Find each line in the entries below that contains the word "standing" and copy those lines.

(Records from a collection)
--
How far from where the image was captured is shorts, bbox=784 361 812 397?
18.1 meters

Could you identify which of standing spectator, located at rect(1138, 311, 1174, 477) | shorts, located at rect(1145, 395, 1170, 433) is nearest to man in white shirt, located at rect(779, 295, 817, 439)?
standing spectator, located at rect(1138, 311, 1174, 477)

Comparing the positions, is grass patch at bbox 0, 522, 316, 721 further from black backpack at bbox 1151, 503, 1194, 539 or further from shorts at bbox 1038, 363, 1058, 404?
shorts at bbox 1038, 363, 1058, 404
--
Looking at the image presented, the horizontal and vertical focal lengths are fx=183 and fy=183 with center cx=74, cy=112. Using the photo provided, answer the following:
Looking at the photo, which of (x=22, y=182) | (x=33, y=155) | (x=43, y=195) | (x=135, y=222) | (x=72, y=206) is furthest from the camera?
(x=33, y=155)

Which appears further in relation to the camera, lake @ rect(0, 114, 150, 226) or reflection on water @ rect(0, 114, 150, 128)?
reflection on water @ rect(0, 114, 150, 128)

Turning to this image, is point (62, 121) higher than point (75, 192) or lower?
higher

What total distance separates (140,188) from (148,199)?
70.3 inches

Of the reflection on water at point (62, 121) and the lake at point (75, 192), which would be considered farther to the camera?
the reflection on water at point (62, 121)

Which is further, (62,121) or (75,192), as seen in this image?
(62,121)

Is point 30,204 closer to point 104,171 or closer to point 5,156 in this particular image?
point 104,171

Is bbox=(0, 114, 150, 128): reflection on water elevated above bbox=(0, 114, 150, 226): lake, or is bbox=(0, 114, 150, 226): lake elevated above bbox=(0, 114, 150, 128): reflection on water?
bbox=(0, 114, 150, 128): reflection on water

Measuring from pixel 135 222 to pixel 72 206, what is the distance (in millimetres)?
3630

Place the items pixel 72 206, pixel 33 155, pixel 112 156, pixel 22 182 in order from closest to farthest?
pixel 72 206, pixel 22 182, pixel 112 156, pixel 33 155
--
Task result —
Could you identify which of standing spectator, located at rect(1138, 311, 1174, 477) | shorts, located at rect(1145, 395, 1170, 433) is nearest to man in white shirt, located at rect(779, 295, 817, 439)?
standing spectator, located at rect(1138, 311, 1174, 477)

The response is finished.